“No Heaven For You!”

“No Heaven For You!”

If you love God, God will reward you for that love by blessing you with an eternity filled with joyous bliss.

If you do not pledge to God your loyalty and fealty, God will punish you by cursing you with an eternity filled with horrendous physical torture.

Die a Christian? Up you go to heaven!

Die a non-Christian? Try to make sure that before it closes shut someone tosses a bag of marshmallows into your coffin. (And then—what with where you’re going—prepare to never find a stick.)

And don’t think it will matter why you died a non-Christian, either. Because it won’t. Maybe you were born and raised a Muslim, Jew, Hindu, Sikh, Buddhist, Native American, Bahaist. Maybe you were raised by dingoes in the aboriginal wilds. Maybe you decided there is no God, and became an atheist. Maybe you decided you just couldn’t decide, and became an agnostic. Maybe you just didn’t care all that much, and figured you’d know soon enough anyway so why pick a lane you don’t have to?

Yeah, none of that will matter. All that matters is that if you die anything but a Christian, then no heaven for you!

That’s what being a Christian boils down to: Be one—or else!

And that, friends and fellow earthlings, is the Christianity in which so many believe.

And that is the Christianity that’s responsible for so many people today leaving church—and for so many others refusing to ever go near a church in the first place.

And that’s the Christianity that has just got to go.

“Love me, because I love you.

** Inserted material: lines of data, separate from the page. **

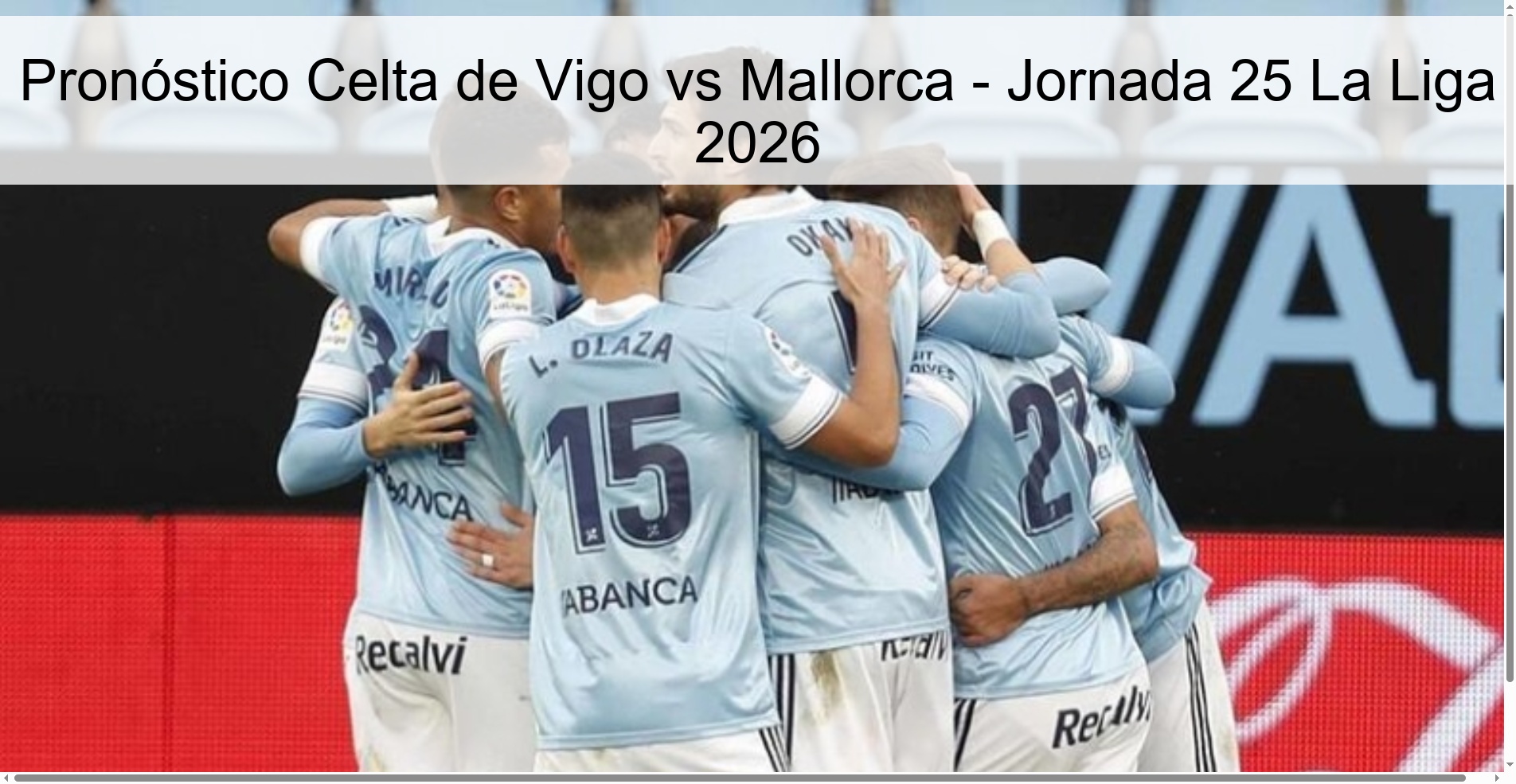 Pronóstico Celta de Vigo vs Mallorca – Jornada 25 La Liga 2026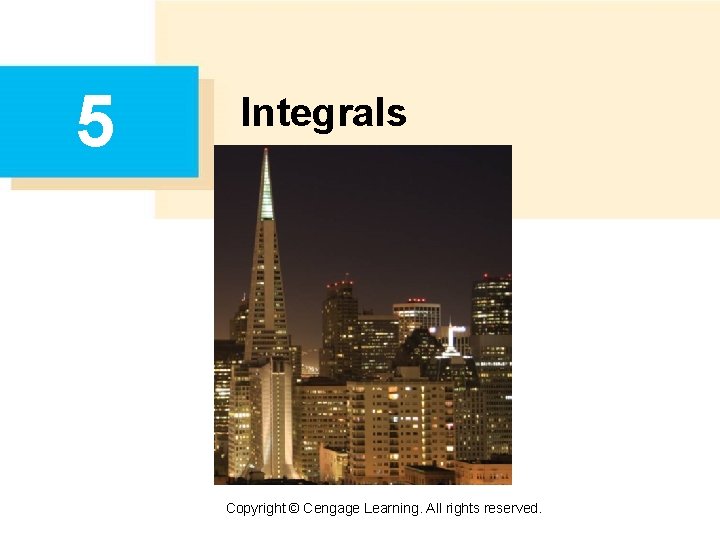 5 Integrals Copyright © Cengage Learning. All rights reserved. 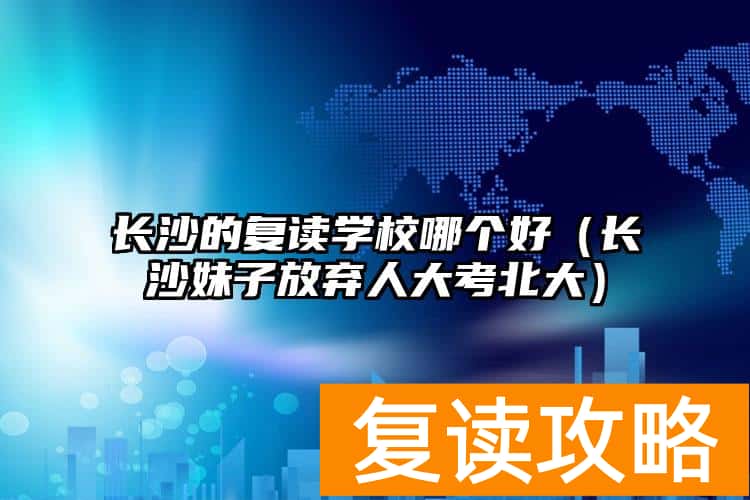 长沙的复读学校哪个好（长沙妹子放弃人大考北大）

And if you don’t love me, I’ll torture you forever.” What would that be, from the Stalker line of Hallmark cards? What kind of sickness is that? And what kind of unhealthy relationship must it produce?

Who wants to be in a relationship because they’re terrified not to be in that relationship?

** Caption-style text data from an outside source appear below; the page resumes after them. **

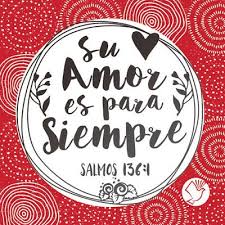 Rede Missionaria Su Amor Es Para Siempre Salmos 136 1 Cordeiro De Deus Cordeiro Deus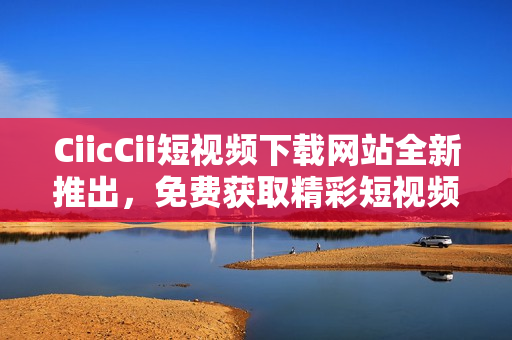 CiicCii短视频下载网站全新推出，免费获取精彩短视频资源!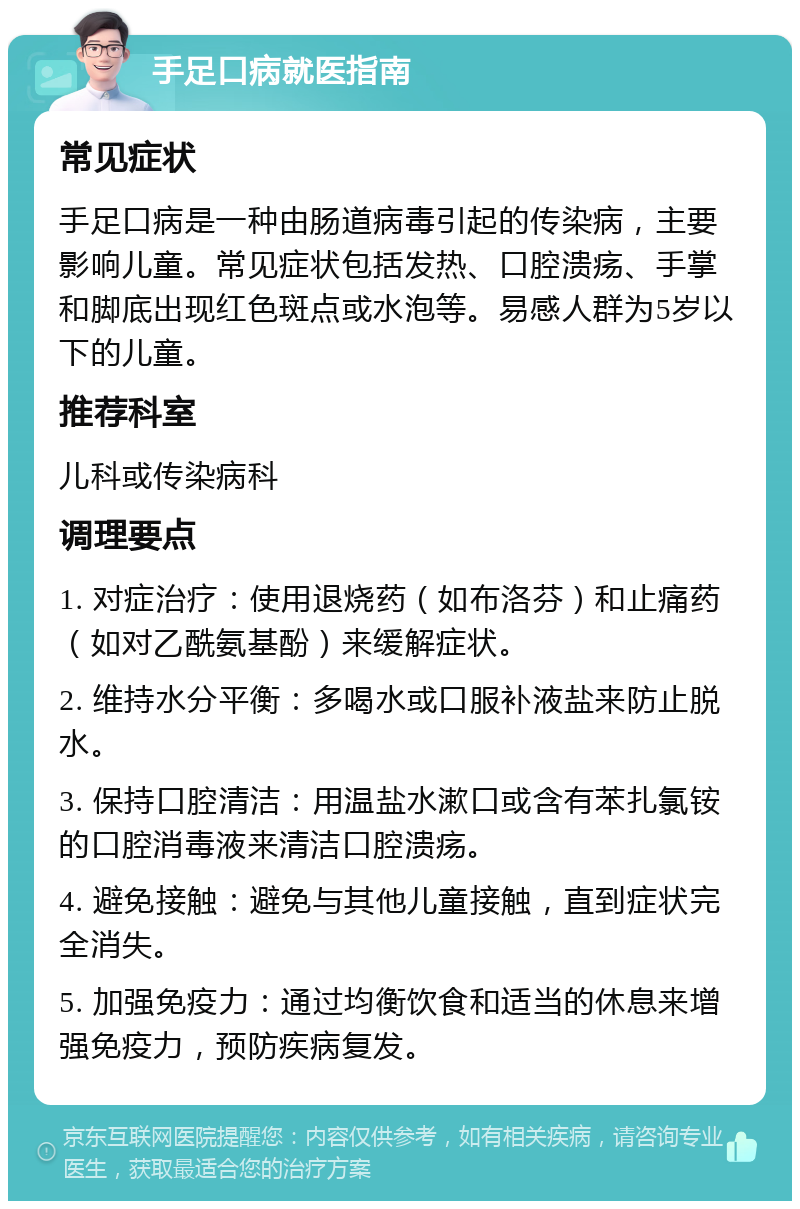 手足口病就医指南 常见症状 手足口病是一种由肠道病毒引起的传染病，主要影响儿童。常见症状包括发热、口腔溃疡、手掌和脚底出现红色斑点或水泡等。易感人群为5岁以下的儿童。 推荐科室 儿科或传染病科 调理要点 1. 对症治疗：使用退烧药（如布洛芬）和止痛药（如对乙酰氨基酚）来缓解症状。 2. 维持水分平衡：多喝水或口服补液盐来防止脱水。 3. 保持口腔清洁：用温盐水漱口或含有苯扎氯铵的口腔消毒液来清洁口腔溃疡。 4. 避免接触：避免与其他儿童接触，直到症状完全消失。 5. 加强免疫力：通过均衡饮食和适当的休息来增强免疫力，预防疾病复发。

The model of Christianity upon which that kind of relationship is predicated needs to go the way of the dodo bird, slavery, and blood-letting. God is still talking—and he’s telling an awful lot of us to grow up already, and stop treating him like some big mean Daddy in the sky who’ll whip us all real hard forever if we’re not good little boys and girls. That’s not who God is. That’s not how God operates. Those aren’t God’s values.

That kind of Christianity belongs to a mentality that feeds on the fears and resentments of men, not the love and acceptance of God.

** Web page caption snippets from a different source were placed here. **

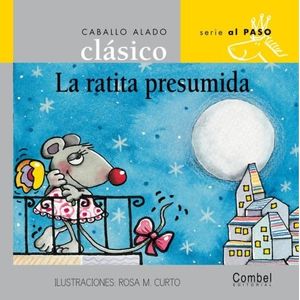LA RATITA PRESUMIDA. CABALLO ALADO CLASICO - ROSA MARIA CURT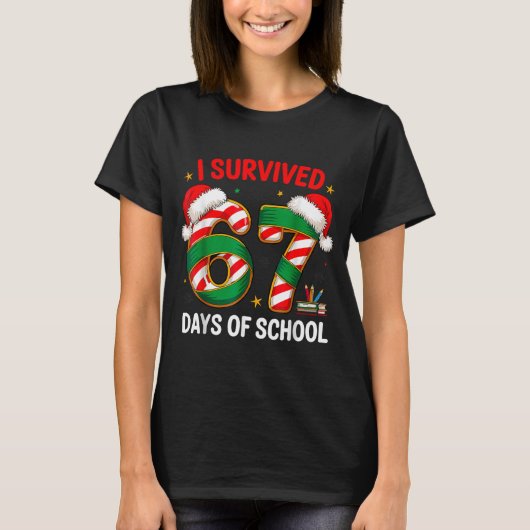 I Survived 67 Days Of School Funny Gen Christmas  T-shirt (Voorkant)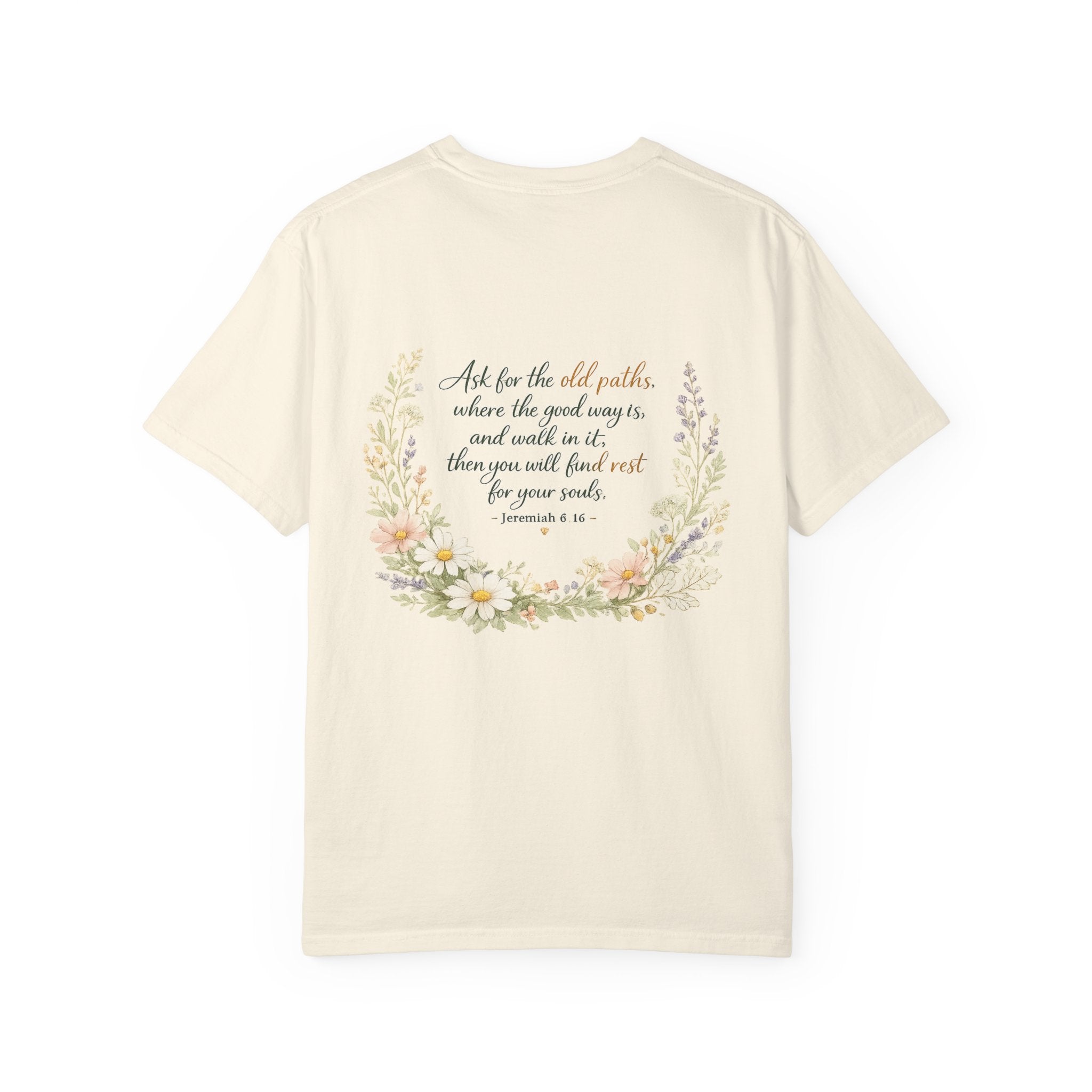 Ask for the Old Paths — Jeremiah 6:16 Christian Shirt for Women | Floral Scripture Tee, Faith Gift for Her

That kind of Christianity is mad about naming who exactly is and isn’t with it, and why.

That kind of Christianity needs enemies to give it focus and purpose—and the more enemies it has, the happier it is.

That kind of Christianity swaggers, preens, points, scowls, judges, and with its confident, braying bravado opportunistically and purposefully strikes fear into the hearts of perfectly decent people who want nothing more than to know that, in some real and lasting way, their human frailties are forgiven.

That kind of Christianity revels in pointing an accusatory finger with what it dares declare the hand of God.

Do you know that in the Bible Jesus never says a word about the ultimate fate of anyone who dies a non-Christian? Not once does it come up. We have no idea who does and doesn’t get into heaven. None.

Apparently Jesus didn’t think that was anything we should be worried about. Apparently he didn’t think that what happens to anyone in the afterlife is any of our business.

He sure was clear about how we should live in this life, though, wasn’t he? No waffling there, was there?

One of the teachers of the law came and heard them debating. Noticing that Jesus had given them a good answer, he asked him, “Of all the commandments, which is the most important?” “The most important one,” answered Jesus, “is this: ‘Hear, O Israel: The Lord our God, the Lord is one. Love the Lord your God with all your heart and with all your soul and with all your mind and with all your strength.’ The second is this: ‘Love your neighbor as yourself.’ There is no commandment greater than these.” (Mark 12:28-31)

There. That’s our mission.

That’s who God is.

That’s who God wants us to be.

We’re supposed to love God, and then—filled with God’s returned love for us—love our neighbors.

Heaven help the person who endeavors to turn that clear directive into a prescription for who does and doesn’t get sentenced to hell.